KOLKATA (miningweekly.com) – Coal India Limited (CIL) dreams of producing one-billion tons of coal a year by 2020, and, as the sixth-largest miner in the world, having big dreams is not unusual. However, if past performance is seen as an indicator of future performance, then it has a lot of sceptics to prove wrong.
“CIL’s major challenge is to meet the rising demand from the power sector . . . and this is how the dream of achieving the one-billion-tons-a-year coal production [target] began,” the miner states in its Roadmap for Enhancement of Coal Production.
“The idea of ramping up production germinated at grassroots level and traversed up, growing bigger as the possible potential was realised,” the vision document adds.
With a current production of 494-million tons a year, the target centres on achieving a 15% compound average annual growth rate (CAGR).
However, the road ahead may not be that easy as, over the past five years, CIL’s yearly growth rate has averaged between 0% and 7%, with the latter achieved only in the previous fiscal year.
But the Indian government, which owns and manages CIL, is not short on optimism. “CIL will invest $20-billion to $25-billion over the next five years to ramp up production. The country will be self-sufficient in thermal coal in the next two years,” Coal Minister Piyush Goyal said at a recent media interaction.
“The company will develop 75 to 100 new mines, upgrade technology and infuse equity in new joint ventures to achieve the production target,” Goyal said.

*Required work*:
- a) According to the article about Coal India, how much coal does the company currently produce each year?
- b) Rewrite the part of the article about Coal India starting at "KOLKATA (miningweekly.com) –" and ending at "of Coal Production.", switching "miner" to "producer".

*Data under study*:
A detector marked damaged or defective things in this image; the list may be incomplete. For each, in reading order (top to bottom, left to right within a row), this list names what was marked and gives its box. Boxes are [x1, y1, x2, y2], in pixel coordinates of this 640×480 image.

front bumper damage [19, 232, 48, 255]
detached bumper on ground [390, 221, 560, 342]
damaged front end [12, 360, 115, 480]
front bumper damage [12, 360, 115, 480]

...

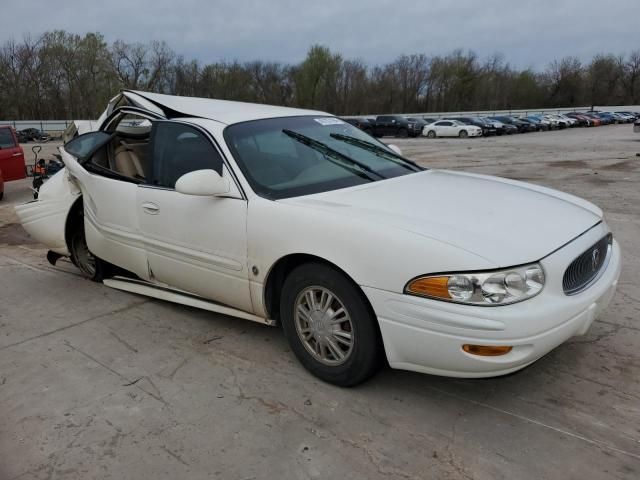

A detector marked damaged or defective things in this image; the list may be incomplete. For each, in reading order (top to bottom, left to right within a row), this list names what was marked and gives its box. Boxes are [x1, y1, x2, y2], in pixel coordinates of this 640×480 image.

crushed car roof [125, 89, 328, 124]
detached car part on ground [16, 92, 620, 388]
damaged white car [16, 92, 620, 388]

---

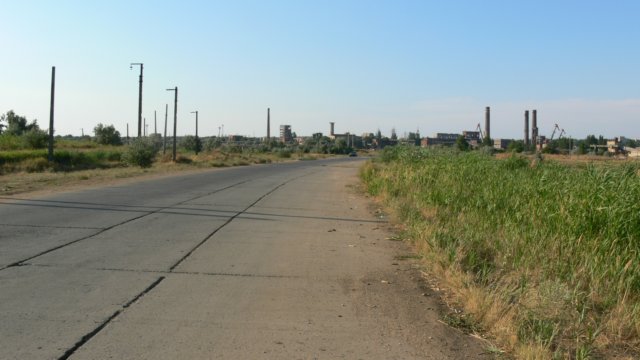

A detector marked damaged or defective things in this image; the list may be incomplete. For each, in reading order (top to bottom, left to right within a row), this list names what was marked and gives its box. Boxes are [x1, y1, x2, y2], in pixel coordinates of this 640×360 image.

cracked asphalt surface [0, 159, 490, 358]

*Solutions to the tasks*:
- a) 494-million tons a year

- b)
KOLKATA (miningweekly.com) – Coal India Limited (CIL) dreams of producing one-billion tons of coal a year by 2020, and, as the sixth-largest producer in the world, having big dreams is not unusual. However, if past performance is seen as an indicator of future performance, then it has a lot of sceptics to prove wrong.
“CIL’s major challenge is to meet the rising demand from the power sector . . . and this is how the dream of achieving the one-billion-tons-a-year coal production [target] began,” the producer states in its Roadmap for Enhancement of Coal Production.